Мужики не спорили, не шумели. Они устали, накурились до красноты лиц, клонило в сон. Только неугомонный Ванька спросил из любопытства:

– Тимох, а Тимох? Когда это было, про попа-то?

– Когда было-то? А было это, мил человек, при царе Горохе. Было да сплыло и не воротится. Ну, однако, будя буровить-то, спать пора. Ободняться стало.

И я заметил, хоть и поторопил Круглов гостей, но мог рассказывать еще и еще, испытывая от своих рассказов видимое удовольствие. Мужики одевались, борясь с телогрейками, куртками, прощались с Тимофеем. Никодим подтягивал голенища крепких, сбитых кирзовых сапог; поднимаясь на коротких кривых ногах, позевывал и потягивался. Закуривая на дорожку и угощая Тимофея папироской, спросил:

– Что же, не было у попа монет золотых?

– А шут его знает… Может, было, а может, и не было. Чужая душа – потемки, а своя еще темней!

– Темней? – переспросил Никодим.

– Те-емней!

– Покойной ночи, Тимофей Лукич, – прощались мужики.

– Спасибо, брат, уважил!

– Время-то как пролетело, мигом! Четвертый уж час! Я пожал руку Тимофея, широкую и крепкую. И что-то шевельнулось под сердцем, подумалось: «Тяжко живется ему, вот и выдумывает, зазывает к себе мужиков, чтобы не быть одному… А может быть, талант рассказчика погибает в нем?» Круглов смотрел на меня, улыбался простецки и, торопливо затягиваясь, говорил:

– Выспишься, приходи, мимо не проходи. Что сказки! Я тебе о житье-бытье расскажу такое, что куда там и выдумке. Так придешь, что ли? Ждать буду!

В глубоком раздумье возвращался я проулком. День мешался с ночью, петухи отпевали тьму. Вот пропел один, потом еще и еще. И вот уже все Рожново огласилось сильным петушиным хоралом. Звезды блестели высоко и ясно, а горизонт уже бледнел, наливался палевым светом зари.

В окнах дома Тимофея Круглова заалело.

Товарищи

К Терентию Серегину пришли старики покалякать, покурить. Уселись на бревно перед окнами, завели разговор про политику.
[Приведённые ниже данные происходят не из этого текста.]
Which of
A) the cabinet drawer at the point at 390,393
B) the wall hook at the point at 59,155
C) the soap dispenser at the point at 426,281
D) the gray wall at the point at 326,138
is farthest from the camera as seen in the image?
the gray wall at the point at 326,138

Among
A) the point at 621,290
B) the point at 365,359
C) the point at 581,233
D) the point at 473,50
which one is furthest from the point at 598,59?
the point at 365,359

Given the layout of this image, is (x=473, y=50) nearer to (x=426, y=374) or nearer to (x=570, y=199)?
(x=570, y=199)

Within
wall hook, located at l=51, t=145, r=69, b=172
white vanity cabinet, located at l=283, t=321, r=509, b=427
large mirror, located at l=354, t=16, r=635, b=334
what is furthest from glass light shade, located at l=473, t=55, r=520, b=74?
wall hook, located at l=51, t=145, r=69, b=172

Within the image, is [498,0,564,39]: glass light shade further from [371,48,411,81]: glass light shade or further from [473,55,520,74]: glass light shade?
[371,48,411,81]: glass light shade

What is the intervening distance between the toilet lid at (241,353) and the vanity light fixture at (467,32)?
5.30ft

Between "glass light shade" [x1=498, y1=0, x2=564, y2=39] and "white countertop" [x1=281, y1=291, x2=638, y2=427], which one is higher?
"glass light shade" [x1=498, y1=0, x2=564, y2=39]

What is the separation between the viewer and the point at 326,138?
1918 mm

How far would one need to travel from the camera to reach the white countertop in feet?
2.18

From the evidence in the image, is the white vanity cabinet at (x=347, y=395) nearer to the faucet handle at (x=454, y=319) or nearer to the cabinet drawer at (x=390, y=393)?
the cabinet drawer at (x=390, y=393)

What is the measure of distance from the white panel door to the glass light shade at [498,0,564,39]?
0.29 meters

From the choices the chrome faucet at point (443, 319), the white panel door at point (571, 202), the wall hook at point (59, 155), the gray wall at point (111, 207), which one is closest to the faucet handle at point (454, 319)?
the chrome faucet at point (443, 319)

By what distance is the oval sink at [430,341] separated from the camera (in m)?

Бабка Фрося шумно растворила окно, заворчала, как грозовая туча: «Явились, не запылились… Давненько я вас не видала». И громче, внушительнее добавила: «Ай все дела переделали?»

Старики, – Назар и Семен, ответили вразнобой: «Все переделали, никаких делов нету…» Назар двинул шапку на макушку, сипло засмеялся, щурко взглянул на Фросю: «Были дела в чем мать родила, а теперь кончились… Кликни Терентия, он нужен нам до зарезу…»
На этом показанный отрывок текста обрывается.